One of the earliest documentations of her activity was in 1468 when she was recommended by Gugliemo di Monferrato as a singer for Galeazzo Maria Sforza and Bona of Savoy's impending wedding festivities. Monferrato, who had been Galeazzo Sforza's tutor, noted in his letter that in addition to singing, Anna could also devise entertainments and was an honourable person. Anna arrived in Milan in the Spring of 1468 with a sizable retinue that also included at least one tenorista (a musician who accompanied the singer on the lute or violin). They remained there for several months and were lodged in the house of Donato Cagnola, one of the permanent singers at Galeazzo Sforza's court. During that time Cagnola wrote a letter to Sforza complaining at having to host Anna's "brigade" at his own expense. On her departure from Milan, the Duke paid Anna 100 ducats, a large sum at the time, and provided an expensive set of new clothes for her tenorista.

The next existing record of her is in 1471 when she was listed as a singer employed at the court of Ferdinand I of Naples and referred to as "Madamma Anna". The following year a letter to Galeazzo Sforza from the Milanese ambassador to Naples described Anna dancing with Ferdinand's daughter Leonora in the palace gardens. Anna was mentioned on the payrolls of the Neapolitan court again in 1476, twice more in the 1480s, and finally in 1499 when she was paid 150 ducats for her services. Also listed on the 1499 payroll was a certain "Galderi de Madamma Anna", whom Allan Atlas speculates was most probably her son. However, Bonnie Blackburn has noted that there are no other surviving records which mention Galderi and he may have simply been Anna's tenorista.
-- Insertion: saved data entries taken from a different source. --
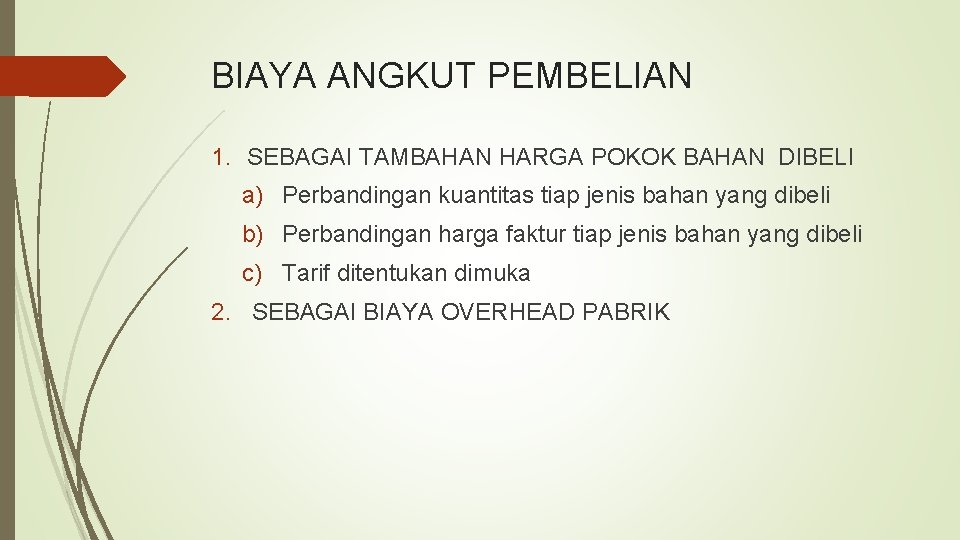 BIAYA ANGKUT PEMBELIAN

1. SEBAGAI TAMBAHAN HARGA POKOK BAHAN DIBELI

a) Perbandingan kuantitas tiap jenis bahan yang dibeli

b) Perbandingan harga faktur tiap jenis bahan yang dibeli

c) Tarif ditentukan dimuka

2. SEBAGAI BIAYA OVERHEAD PABRIK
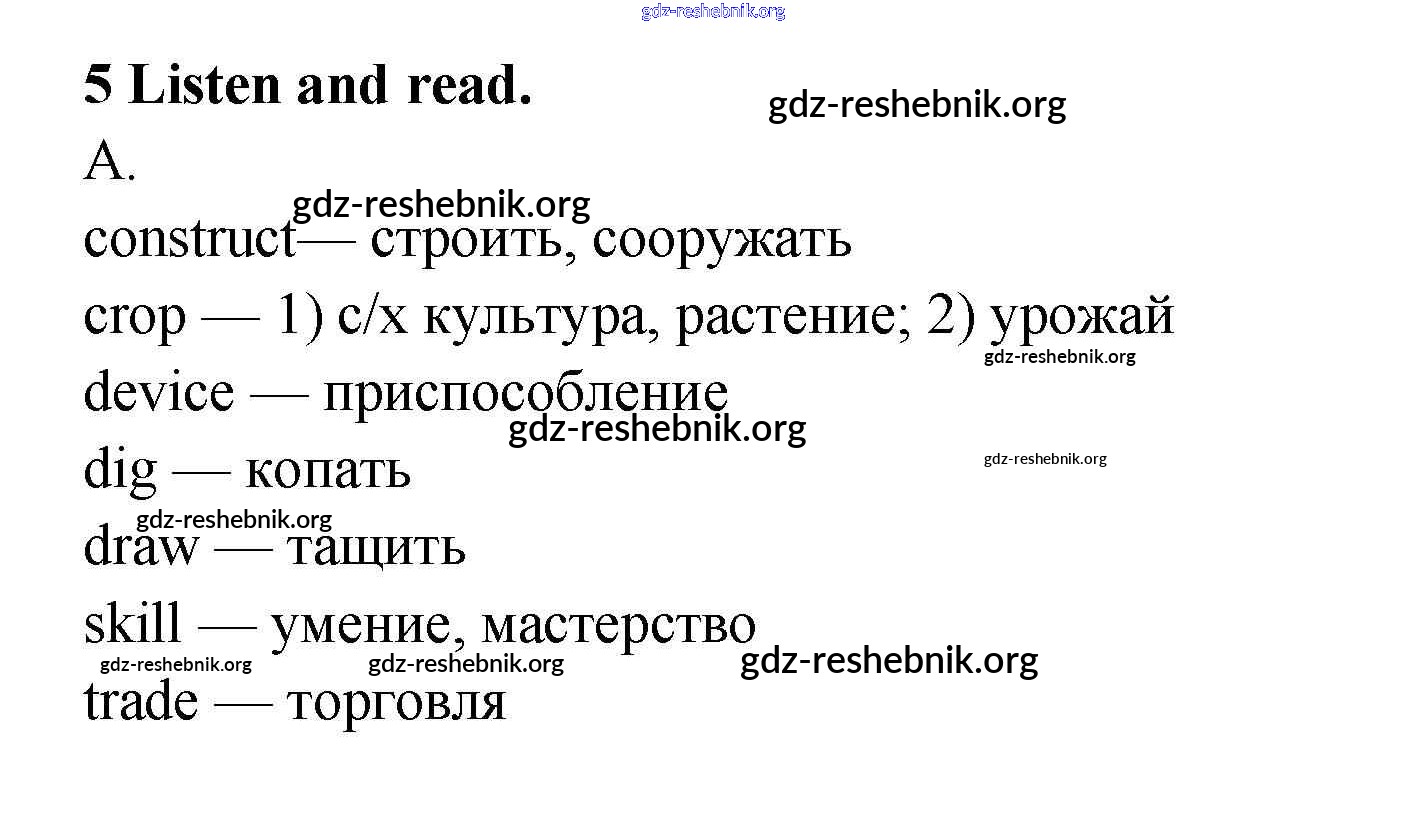 5 Listen and read.

A.

construct— строить, сооружать

crop — 1) с/х культура, растение; 2) урожай

device — приспособление

dig — копать

draw — тащить

skill — умение, мастерство

trade — торговля

gdz-reshebnik.org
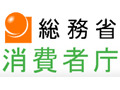 総務省
消費者庁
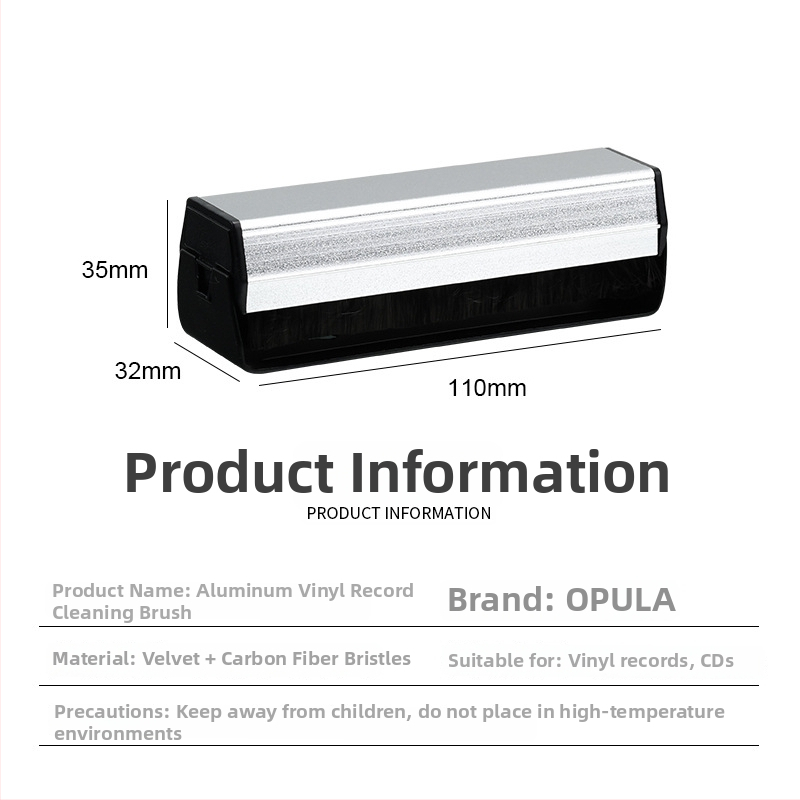 35mm

32mm

110mm

Product Information

PRODUCT INFORMATION

Product Name: Aluminum Vinyl Record Cleaning Brush

Brand: OPULA

Material: Velvet + Carbon Fiber Bristles

Suitable for: Vinyl records, CDs

Precautions: Keep away from children, do not place in high-temperature environments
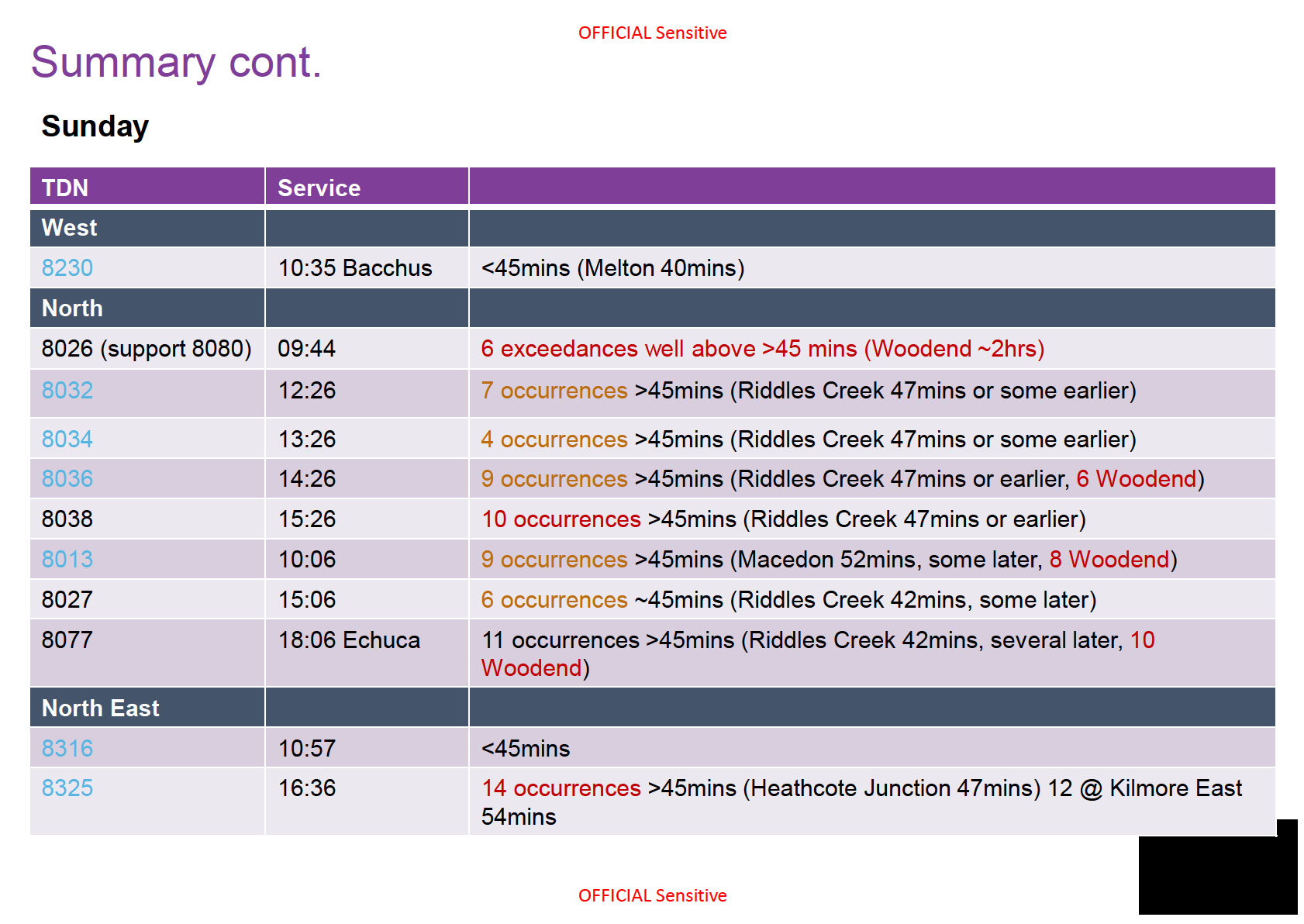 OFFICIAL Sensitive

Summary cont.

Sunday

| TDN | Service | |
|---|---|---|
| West | | |
| 8230 | 10:35 Bacchus | <45mins (Melton 40mins) |
| North | | |
| 8026 (support 8080) | 09:44 | 6 exceedances well above >45 mins (Woodend ~2hrs) |
| 8032 | 12:26 | 7 occurrences >45mins (Riddles Creek 47mins or some earlier) |
| 8034 | 13:26 | 4 occurrences >45mins (Riddles Creek 47mins or some earlier) |
| 8036 | 14:26 | 9 occurrences >45mins (Riddles Creek 47mins or earlier, 6 Woodend) |
| 8038 | 15:26 | 10 occurrences >45mins (Riddles Creek 47mins or earlier) |
| 8013 | 10:06 | 9 occurrences >45mins (Macedon 52mins, some later, 8 Woodend) |
| 8027 | 15:06 | 6 occurrences ~45mins (Riddles Creek 42mins, some later) |
| 8077 | 18:06 Echuca | 11 occurrences >45mins (Riddles Creek 42mins, several later, 10 Woodend) |
| North East | | |
| 8316 | 10:57 | <45mins |
| 8325 | 16:36 | 14 occurrences >45mins (Heathcote Junction 47mins) 12 @ Kilmore East 54mins |

OFFICIAL Sensitive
Blackburn and other musicologists have also found possible references to Anna prior to 1468. Blackburn has speculated that she may have been the young English woman who entertained the 11-year-old Galeazzo Sforza in Venice in 1455. A letter by one of Galeazzo's tutors to his father stated that amongst the group of "very notable singers" at a banquet in the boy's honour was "an English damsel who sang so sweetly and suavely that it seemed not a human voice, but divine." Lewis Lockwood notes (as does Blackburn) a payment record at the court of Borso d'Este, Duke of Ferrara in 1465 for "Anna, cantarina Anglica" ("Anna, English singer"). On this basis, James Haar and John Nádas have proposed that Anna Inglese may have been a relative (wife or sister) of another English musician at the Ferrara court, Robertus de Anglia (Robert of England), also known as Roberto Inglese. Robertus was at the Ferrara court from 1454 until 1467 and then went to Bologna as magister cantus at the San Petronio Basilica. He remained in Bologna until 1474 when he apparently returned to England.